Jordan Peele's 'Fake Obama'
Comedian and Academy Award winner Jordan Peele in April released a video that seemed to portray Barack Obama calling President Donald Trump "a total and complete dipshit." It was created by new software that allows for the generation of a novel variant of realistic fake news. Motherboard and others promptly hyperventilated over the possibility that such forgeries could have "society-changing impacts" and erode "our ability to discern truth."
The control and manipulation of images and events has been with us forever, though. Not only that, but the fact that more of us now have the ability to detach words and images from the specific time and place of their instantiation is actually incredibly liberating.
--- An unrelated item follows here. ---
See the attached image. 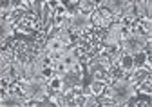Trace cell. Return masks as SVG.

Reappropriating, misappropriating, decontextualizing, recontextualizing—as all that has become simpler to pull off, the result has been a wellspring of media that let the relatively powerless speak, from Shepard Fairey and Robbie Conal on the left to Sabo on the right, and that's just the street art scene. Technology that allows us to create and distribute fake videos is just the latest way for all sorts of people to express themselves.
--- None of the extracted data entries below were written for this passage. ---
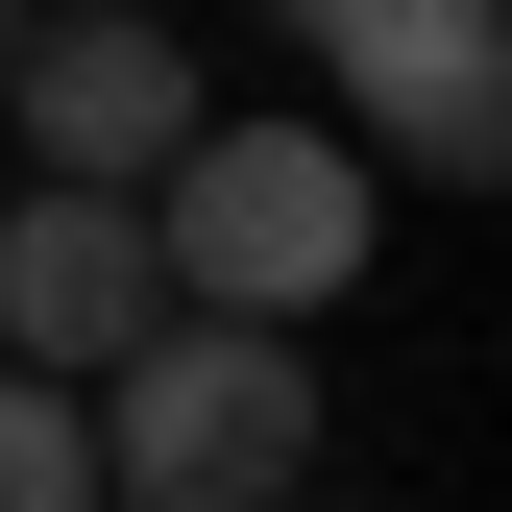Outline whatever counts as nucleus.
<instances>
[{
    "mask_svg": "<svg viewBox=\"0 0 512 512\" xmlns=\"http://www.w3.org/2000/svg\"><path fill=\"white\" fill-rule=\"evenodd\" d=\"M147 244H171V293L196 317H342L366 269H391V171L342 147V122H171V171H147Z\"/></svg>",
    "mask_w": 512,
    "mask_h": 512,
    "instance_id": "1",
    "label": "nucleus"
},
{
    "mask_svg": "<svg viewBox=\"0 0 512 512\" xmlns=\"http://www.w3.org/2000/svg\"><path fill=\"white\" fill-rule=\"evenodd\" d=\"M317 74H342V147L366 171H512V0H293Z\"/></svg>",
    "mask_w": 512,
    "mask_h": 512,
    "instance_id": "3",
    "label": "nucleus"
},
{
    "mask_svg": "<svg viewBox=\"0 0 512 512\" xmlns=\"http://www.w3.org/2000/svg\"><path fill=\"white\" fill-rule=\"evenodd\" d=\"M0 122H25V171H122V196H147V171H171V122H196L171 0H49V25L0 49Z\"/></svg>",
    "mask_w": 512,
    "mask_h": 512,
    "instance_id": "5",
    "label": "nucleus"
},
{
    "mask_svg": "<svg viewBox=\"0 0 512 512\" xmlns=\"http://www.w3.org/2000/svg\"><path fill=\"white\" fill-rule=\"evenodd\" d=\"M0 49H25V0H0Z\"/></svg>",
    "mask_w": 512,
    "mask_h": 512,
    "instance_id": "7",
    "label": "nucleus"
},
{
    "mask_svg": "<svg viewBox=\"0 0 512 512\" xmlns=\"http://www.w3.org/2000/svg\"><path fill=\"white\" fill-rule=\"evenodd\" d=\"M74 415H98V512H293L317 488V342L293 317H196L171 293Z\"/></svg>",
    "mask_w": 512,
    "mask_h": 512,
    "instance_id": "2",
    "label": "nucleus"
},
{
    "mask_svg": "<svg viewBox=\"0 0 512 512\" xmlns=\"http://www.w3.org/2000/svg\"><path fill=\"white\" fill-rule=\"evenodd\" d=\"M0 512H98V415H74V366H0Z\"/></svg>",
    "mask_w": 512,
    "mask_h": 512,
    "instance_id": "6",
    "label": "nucleus"
},
{
    "mask_svg": "<svg viewBox=\"0 0 512 512\" xmlns=\"http://www.w3.org/2000/svg\"><path fill=\"white\" fill-rule=\"evenodd\" d=\"M147 317H171V244H147L122 171H25V196H0V366H74L98 391Z\"/></svg>",
    "mask_w": 512,
    "mask_h": 512,
    "instance_id": "4",
    "label": "nucleus"
}]
</instances>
No doubt in an age of "deep fakes," fake news, polarization, and paranoia, individuals will have to get better at critically consuming media. Two-thirds of us already believe the mainstream press publishes a lot of horseshit, which is a good start. Peele's Obama vid drives home the need to step up our skepticism game.
We will never be able to rein in fake news, or even all agree on its precise definition. The way forward is through empowering people to be better filters for themselves, not delegating authority to a powerful gatekeeping institution like the state.